• _What you need to do_:
Only one portion of the data is to be written out: from the line bearing "eURLLC for mission-critical IoT" through the line bearing "SUB ECX, EAX". Write it exactly as it appears.

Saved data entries
+ + +

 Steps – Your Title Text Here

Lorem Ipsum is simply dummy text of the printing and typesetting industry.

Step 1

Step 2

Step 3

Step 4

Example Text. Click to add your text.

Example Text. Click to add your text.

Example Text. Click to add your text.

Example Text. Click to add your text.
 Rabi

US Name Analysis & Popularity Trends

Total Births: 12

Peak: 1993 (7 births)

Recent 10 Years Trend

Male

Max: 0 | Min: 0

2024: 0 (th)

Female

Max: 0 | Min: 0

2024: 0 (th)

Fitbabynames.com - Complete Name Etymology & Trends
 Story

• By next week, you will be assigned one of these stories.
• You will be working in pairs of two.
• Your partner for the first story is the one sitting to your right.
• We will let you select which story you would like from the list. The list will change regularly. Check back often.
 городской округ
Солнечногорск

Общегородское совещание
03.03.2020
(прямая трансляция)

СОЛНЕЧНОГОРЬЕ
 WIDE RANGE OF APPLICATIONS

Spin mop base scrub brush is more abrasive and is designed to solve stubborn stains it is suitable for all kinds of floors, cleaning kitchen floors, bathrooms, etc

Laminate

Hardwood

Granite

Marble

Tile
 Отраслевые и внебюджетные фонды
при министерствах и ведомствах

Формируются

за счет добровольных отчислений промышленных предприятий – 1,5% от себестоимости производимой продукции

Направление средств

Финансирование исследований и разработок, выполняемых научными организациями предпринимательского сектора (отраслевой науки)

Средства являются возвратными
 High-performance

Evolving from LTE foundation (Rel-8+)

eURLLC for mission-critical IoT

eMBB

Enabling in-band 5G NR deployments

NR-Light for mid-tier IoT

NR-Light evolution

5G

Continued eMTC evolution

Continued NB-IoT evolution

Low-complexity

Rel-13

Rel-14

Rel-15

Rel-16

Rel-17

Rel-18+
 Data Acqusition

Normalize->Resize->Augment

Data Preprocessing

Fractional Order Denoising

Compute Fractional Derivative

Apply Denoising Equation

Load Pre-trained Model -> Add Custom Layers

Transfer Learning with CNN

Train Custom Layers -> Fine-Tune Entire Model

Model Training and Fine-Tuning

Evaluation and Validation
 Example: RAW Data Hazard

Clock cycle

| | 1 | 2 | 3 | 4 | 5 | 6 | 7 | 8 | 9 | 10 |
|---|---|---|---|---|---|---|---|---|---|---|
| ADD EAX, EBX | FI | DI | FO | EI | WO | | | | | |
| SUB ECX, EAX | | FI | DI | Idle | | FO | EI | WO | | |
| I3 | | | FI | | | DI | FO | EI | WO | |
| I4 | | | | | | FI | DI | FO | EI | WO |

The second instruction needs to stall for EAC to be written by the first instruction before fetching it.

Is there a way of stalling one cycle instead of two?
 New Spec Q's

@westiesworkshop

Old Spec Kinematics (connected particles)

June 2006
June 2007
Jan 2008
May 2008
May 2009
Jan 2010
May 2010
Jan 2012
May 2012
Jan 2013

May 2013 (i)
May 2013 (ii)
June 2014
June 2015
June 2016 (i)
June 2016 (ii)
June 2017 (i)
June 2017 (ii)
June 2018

+ + +

• _Response below_:
eURLLC for mission-critical IoT

eMBB

Enabling in-band 5G NR deployments

NR-Light for mid-tier IoT

NR-Light evolution

5G

Continued eMTC evolution

Continued NB-IoT evolution

Low-complexity

Rel-13

Rel-14

Rel-15

Rel-16

Rel-17

Rel-18+
 Data Acqusition

Normalize->Resize->Augment

Data Preprocessing

Fractional Order Denoising

Compute Fractional Derivative

Apply Denoising Equation

Load Pre-trained Model -> Add Custom Layers

Transfer Learning with CNN

Train Custom Layers -> Fine-Tune Entire Model

Model Training and Fine-Tuning

Evaluation and Validation
 Example: RAW Data Hazard

Clock cycle

| | 1 | 2 | 3 | 4 | 5 | 6 | 7 | 8 | 9 | 10 |
|---|---|---|---|---|---|---|---|---|---|---|
| ADD EAX, EBX | FI | DI | FO | EI | WO | | | | | |
| SUB ECX, EAX | | FI | DI | Idle | | FO | EI | WO | | |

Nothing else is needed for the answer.